This is a report about an own-motion investigation by the Integrity Commission (the Commission) into the policies, practices and procedures of Tasmanian public sector organisations in managing misconduct allegations. It is the first public sector wide survey of this nature. The survey has found areas of good practice, and those where improvements are needed to ensure that consistent, effective management of misconduct occurs.
Under section 3(3)(b) of the Integrity Commission Act 2009 (Tas), one of the ways in which the Commission is to achieve its principal objectives is by ‘assisting public authorities [to] deal with misconduct’. The aim of this investigation was to gain an understanding of the capacity of public sector organisations to deal with misconduct, so that effective resources and training could be developed to support improved standards.
To achieve this aim, the Commission chose to look at a cross-section of organisations in its jurisdiction.

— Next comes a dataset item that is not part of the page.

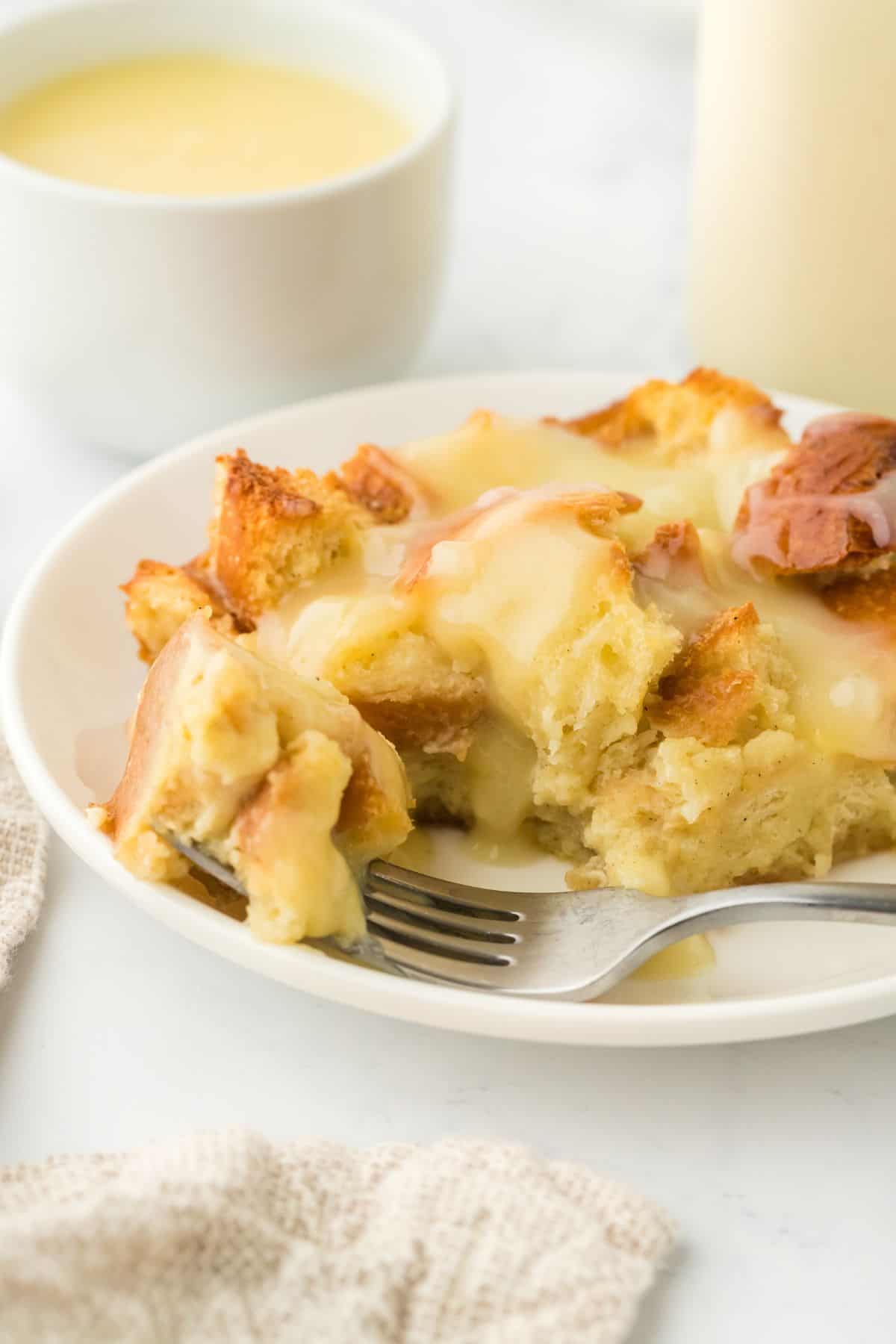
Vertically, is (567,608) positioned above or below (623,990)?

This included five state service agencies, five local government councils, and two other bodies. The organisations were selected so as to provide a representative snapshot across the state. The Commission is grateful for the active participation and cooperation of these organisations.
The investigation involved:
- requiring each organisation to respond to a questionnaire about its policies and practices;
- reviewing their misconduct records over a one year period – each file was subject to a series of 78 survey questions (see Appendix A – Survey scope, objectives & criteria);
- conducting extensive research into good practice and case law across Australia; and
- producing good practice material for the use of all Tasmanian public sector organisations (see Appendix C – Model preliminary assessment process and Appendix D – Guide to managing misconduct in the Tasmanian public sector).

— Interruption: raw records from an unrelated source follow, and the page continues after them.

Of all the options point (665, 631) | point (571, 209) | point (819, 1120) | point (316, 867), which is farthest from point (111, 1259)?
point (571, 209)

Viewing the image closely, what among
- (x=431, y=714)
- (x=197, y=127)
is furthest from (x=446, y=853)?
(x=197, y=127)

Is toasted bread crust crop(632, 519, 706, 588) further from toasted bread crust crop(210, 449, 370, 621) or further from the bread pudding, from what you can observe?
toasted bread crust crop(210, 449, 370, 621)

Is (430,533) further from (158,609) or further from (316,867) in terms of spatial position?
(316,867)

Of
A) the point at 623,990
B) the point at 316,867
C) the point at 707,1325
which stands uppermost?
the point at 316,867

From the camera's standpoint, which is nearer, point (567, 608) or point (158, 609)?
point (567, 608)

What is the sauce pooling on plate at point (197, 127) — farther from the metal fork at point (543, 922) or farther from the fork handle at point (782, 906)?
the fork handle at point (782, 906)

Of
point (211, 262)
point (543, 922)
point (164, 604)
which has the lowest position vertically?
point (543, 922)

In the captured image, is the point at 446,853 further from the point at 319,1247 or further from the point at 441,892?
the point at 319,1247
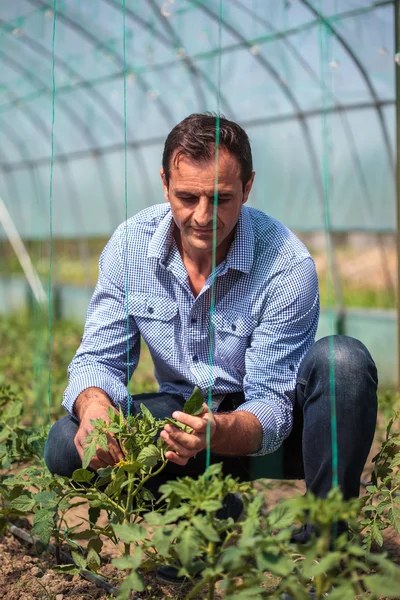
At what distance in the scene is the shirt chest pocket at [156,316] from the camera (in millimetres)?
2002

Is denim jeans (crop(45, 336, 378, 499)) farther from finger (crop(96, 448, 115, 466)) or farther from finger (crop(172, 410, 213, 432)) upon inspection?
finger (crop(172, 410, 213, 432))

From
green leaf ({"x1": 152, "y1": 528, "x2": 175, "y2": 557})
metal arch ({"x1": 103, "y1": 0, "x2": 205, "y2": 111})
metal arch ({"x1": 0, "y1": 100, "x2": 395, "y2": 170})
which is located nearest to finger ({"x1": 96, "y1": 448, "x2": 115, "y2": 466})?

The Commission engaged with contact officers in each organisation at various stages of the investigation. This included meetings to discuss the investigation in the early stages, sending the survey questions out for comment, preliminary feedback meetings, and asking for feedback on the good practice material. The Commission also invited a number of other bodies to provide feedback on the good practice material.

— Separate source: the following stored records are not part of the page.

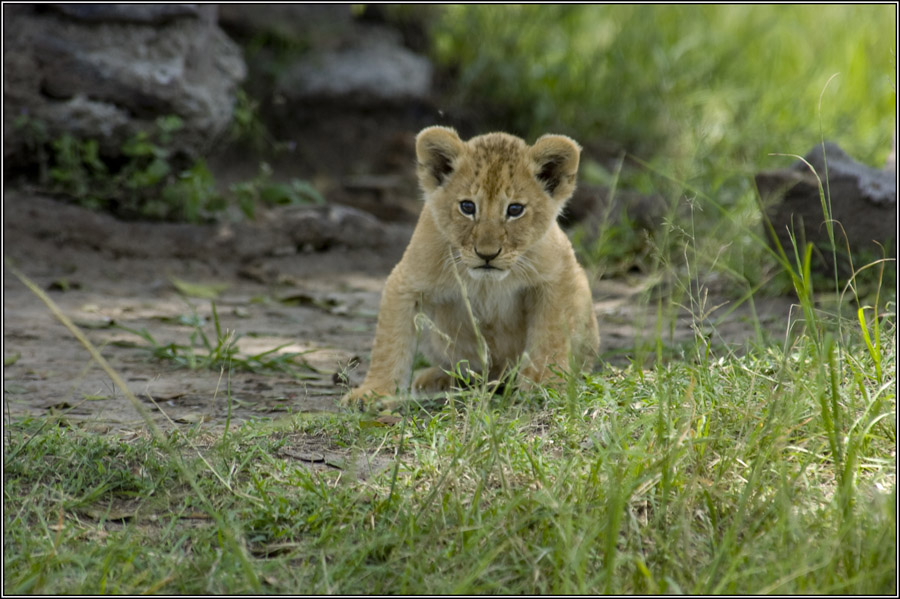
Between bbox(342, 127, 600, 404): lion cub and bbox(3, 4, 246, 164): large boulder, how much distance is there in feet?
11.1

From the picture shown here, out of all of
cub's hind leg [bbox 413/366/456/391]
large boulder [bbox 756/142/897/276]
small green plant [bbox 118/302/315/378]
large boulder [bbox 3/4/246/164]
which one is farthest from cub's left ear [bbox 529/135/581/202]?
large boulder [bbox 3/4/246/164]

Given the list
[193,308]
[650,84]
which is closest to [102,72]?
[193,308]

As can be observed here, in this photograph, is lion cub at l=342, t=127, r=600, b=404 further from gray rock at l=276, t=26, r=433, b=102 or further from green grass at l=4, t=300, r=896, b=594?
gray rock at l=276, t=26, r=433, b=102

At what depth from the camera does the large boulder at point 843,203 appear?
5.18m

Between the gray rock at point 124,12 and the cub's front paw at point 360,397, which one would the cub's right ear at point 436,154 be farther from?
the gray rock at point 124,12

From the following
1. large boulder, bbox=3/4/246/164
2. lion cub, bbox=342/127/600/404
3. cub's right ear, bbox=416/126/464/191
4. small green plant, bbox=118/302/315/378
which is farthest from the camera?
large boulder, bbox=3/4/246/164

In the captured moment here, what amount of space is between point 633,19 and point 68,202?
628 cm

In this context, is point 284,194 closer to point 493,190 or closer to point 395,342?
point 395,342

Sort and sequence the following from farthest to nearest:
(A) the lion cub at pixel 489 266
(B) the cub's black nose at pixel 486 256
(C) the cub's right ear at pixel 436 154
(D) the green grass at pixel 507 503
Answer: (C) the cub's right ear at pixel 436 154 < (A) the lion cub at pixel 489 266 < (B) the cub's black nose at pixel 486 256 < (D) the green grass at pixel 507 503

The investigation has significantly enhanced the Commission’s understanding of how misconduct is handled in Tasmania. It provides an essential foundation for the Commission and the public sector to work on improvements.
The Commission has made three recommendations and five good practice suggestions as part of this investigation. Additionally, it has produced an extensive good practice guide, and will be undertaking associated training, to assist Tasmanian public sector organisations.